The separatist fighters, meanwhile, said earlier in the day that they captured a strategic military camp in the northern town of Tessalit after the withdrawal of Mali's army and its Russian allies from there.

The claim by the Azawad Liberation Front separatist group was the latest setback for Mali’s ruling junta, which lost control of the major city of Kidal earlier in the week as part of the attacks that killed Malian Defense Minister Sadio Camara.

Mali has been run by the military since a 2020 coup and has long suffered violence as extremists groups expand in surrounding territories in the wider Sahel region south of the Sahara Desert, which is known as global hotspot for violent extremism.

The latest assault in the West African nation began Saturday after al-Qaeda-backed JNIM and the Azawad Liberation Front, or FLA, partnered to target the main international airport in the capital, Bamako, as well as other Malian towns and cities in near-simultaneous attacks, with the fighters riding on motorcycles and trucks.

A statement from the public prosecutor at the Military Court of Bamako, which was read on state television on Friday, noted that investigations found “solid evidence regarding the complicity of certain military personnel” in the attacks, including serving and recently dismissed officers.

The officers participated in “the planning, coordination, and execution” of the attacks, the prosecutor's statement said, while also alleging the involvement of politicians, including Oumar Mariko, a prominent Malian politician in exile.

Malian army withdraws from key town

Before the arrival of the FLA fighters Friday, the Malian army and members of Russia’s Africa Corp reportedly pulled out of the Tessalit military camp, which is strategically located near an airport and the border with Algeria.

Achafghi Ag Bouhanda, a top FLA commander, announced the capture of Tessalit in an online video verified by The Associated Press.

The AP could not independently confirm the situation at the camp. Malian authorities did not immediately respond to requests for comment.

At least 10 locations have been attacked by the militants since the latest assault began, forcing Malian and Russian forces to withdraw from the key northern city of Kidal, which was once a stronghold of the separatists.

The junta has vowed to continue its aerial and ground offensive against the militants.
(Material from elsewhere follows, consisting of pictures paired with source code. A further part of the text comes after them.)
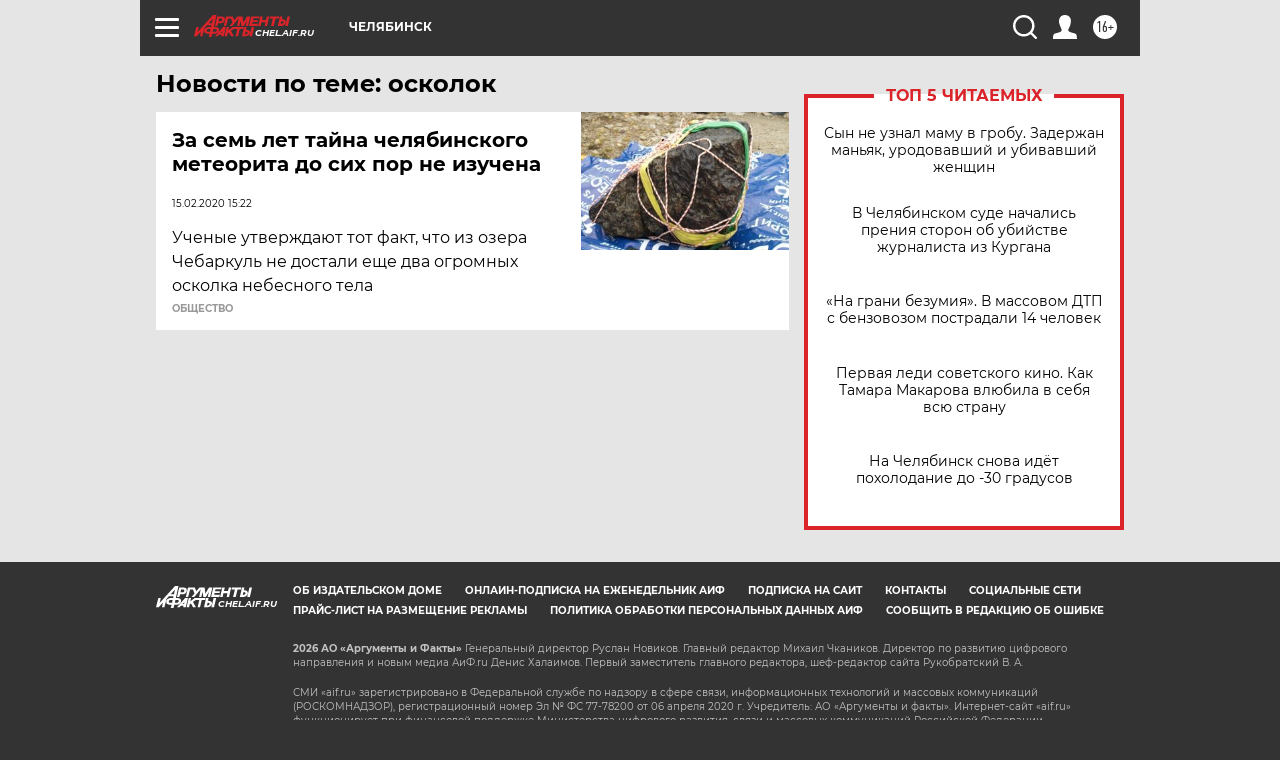

--- FILE ---
content_type: text/html
request_url: https://tns-counter.ru/nc01a**R%3Eundefined*aif_ru/ru/UTF-8/tmsec=aif_ru/201703465***
body_size: -72
content:
A25F6707696F933EX1768919870:A25F6707696F933EX1768919870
“Military operations will continue until the armed groups involved have been completely neutralized and security has been sustainably restored throughout the country,” Assimi Goita, Malian military leader, said on Tuesday.

The extremists have at various times in recent days blocked roads leading to Mali’s capital Bamako, further squeezing the city that already was facing a fuel blockade imposed by the militants late last year.

JNIM earlier this week announced it would enforce a total blockade of Bamako's four major routes, which had previously been partially blocked by the militants.

Traffic leading to the city was disrupted Friday and there were reports of roadblocks. The partial blockade has forced some travel agencies to stop operating, travelers said.

“These days, traveling by road is a dangerous undertaking,” said Aminata Traoré, who travels between Bamako and the Sikasso region in the south of the country.